Since my voyage to the North Pacific to study plastic, I think the most frequent question I get is: “How big is the garbage patch?”. What a simple question, with such a complex answer! First, I explain our voyage like drawing a line across a sheet of paper… how much can you learn about the paper by just looking at just that line?? The Pacific Ocean is HUGE, and so is its plastic problem. It is going to take decades of research to get a better idea of how much plastic is out there. Secondly, the amount of plastic is always fluctuating, with new plastic being added, and old plastic sinking or leaving the gyre and finding it’s way back to land. Thirdly, it is hard to study plastic at sea. Some floats, some sinks, some is ingested by marine life… how do you come up with a size of the problem?
Scientists are often limited by the technology that is available to them. Perhaps someone will come along with a brilliant new innovation to determine the scope of the Giant Pacific Garbage Patch. For now, the data set grows, giving us a bigger, but still incomplete image. This is how we studied plastic as sea:
Neuston Net: This net is traditionally used to study plankton, the microscopic community of animals and algae adrift in the ocean currents. The fine mesh of this net lets water pass through, but traps the copepods, pteropods, salps, and other alien-like creatures that call the surface currents their home within its folds. Nowadays, this net is also frequently used to study ocean plastic. We typically did neuston tows 4 times a day in the gyre, always towing at 2 anutical miles per hour for 30 minutes so all of your samples could be compared.
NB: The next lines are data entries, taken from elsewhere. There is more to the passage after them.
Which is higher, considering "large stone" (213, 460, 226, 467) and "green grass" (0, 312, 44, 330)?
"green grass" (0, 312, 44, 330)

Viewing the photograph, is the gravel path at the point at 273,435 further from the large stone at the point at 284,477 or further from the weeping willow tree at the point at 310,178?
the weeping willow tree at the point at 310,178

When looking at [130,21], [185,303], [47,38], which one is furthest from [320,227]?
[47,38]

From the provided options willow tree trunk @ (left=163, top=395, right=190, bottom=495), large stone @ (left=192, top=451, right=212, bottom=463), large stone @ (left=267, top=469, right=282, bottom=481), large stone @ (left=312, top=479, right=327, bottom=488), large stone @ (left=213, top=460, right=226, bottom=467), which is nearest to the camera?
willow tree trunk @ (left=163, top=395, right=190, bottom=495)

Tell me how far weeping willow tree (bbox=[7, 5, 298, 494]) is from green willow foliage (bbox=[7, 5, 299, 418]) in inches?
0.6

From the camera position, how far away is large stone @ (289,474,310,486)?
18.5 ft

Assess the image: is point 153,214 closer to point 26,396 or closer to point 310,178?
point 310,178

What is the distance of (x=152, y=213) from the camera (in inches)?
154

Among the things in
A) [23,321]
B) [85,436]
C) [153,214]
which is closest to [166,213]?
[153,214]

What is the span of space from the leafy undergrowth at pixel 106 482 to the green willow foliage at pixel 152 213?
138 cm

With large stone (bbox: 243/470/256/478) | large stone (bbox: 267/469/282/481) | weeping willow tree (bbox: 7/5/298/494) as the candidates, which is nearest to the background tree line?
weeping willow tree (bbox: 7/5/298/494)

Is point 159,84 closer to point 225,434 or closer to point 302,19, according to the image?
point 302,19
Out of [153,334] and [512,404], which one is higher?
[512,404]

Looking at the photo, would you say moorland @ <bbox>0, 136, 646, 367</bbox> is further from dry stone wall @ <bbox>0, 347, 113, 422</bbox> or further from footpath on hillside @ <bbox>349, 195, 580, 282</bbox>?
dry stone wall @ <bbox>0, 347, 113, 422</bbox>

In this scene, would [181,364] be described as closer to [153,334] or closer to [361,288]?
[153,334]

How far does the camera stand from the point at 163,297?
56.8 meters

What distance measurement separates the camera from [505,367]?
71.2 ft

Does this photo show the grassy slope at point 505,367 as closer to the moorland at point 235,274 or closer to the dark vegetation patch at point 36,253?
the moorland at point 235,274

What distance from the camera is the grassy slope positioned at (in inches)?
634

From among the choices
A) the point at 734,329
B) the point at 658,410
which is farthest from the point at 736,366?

Manta Net: This is a neiston net with 2 fiberglass wings on the sides to stabilize it in rough weather. Similarly to the neuston net, it collects samples from the surface only.
MOCNESS (Multiple Opening and Closing Net with Environmental Sensing System)
This beast carries up to 9 nets on its heavy frame (we used 5). These nets are programmed to openand close at different depths, allowing us to collect discrete samples not only at the surface, but at various depths as well! We towed the MOCNESS down to 10 meters (~30ft) and found plastic in every net! Looking just at the surface does not give you a complete picture of how much plastic is out there!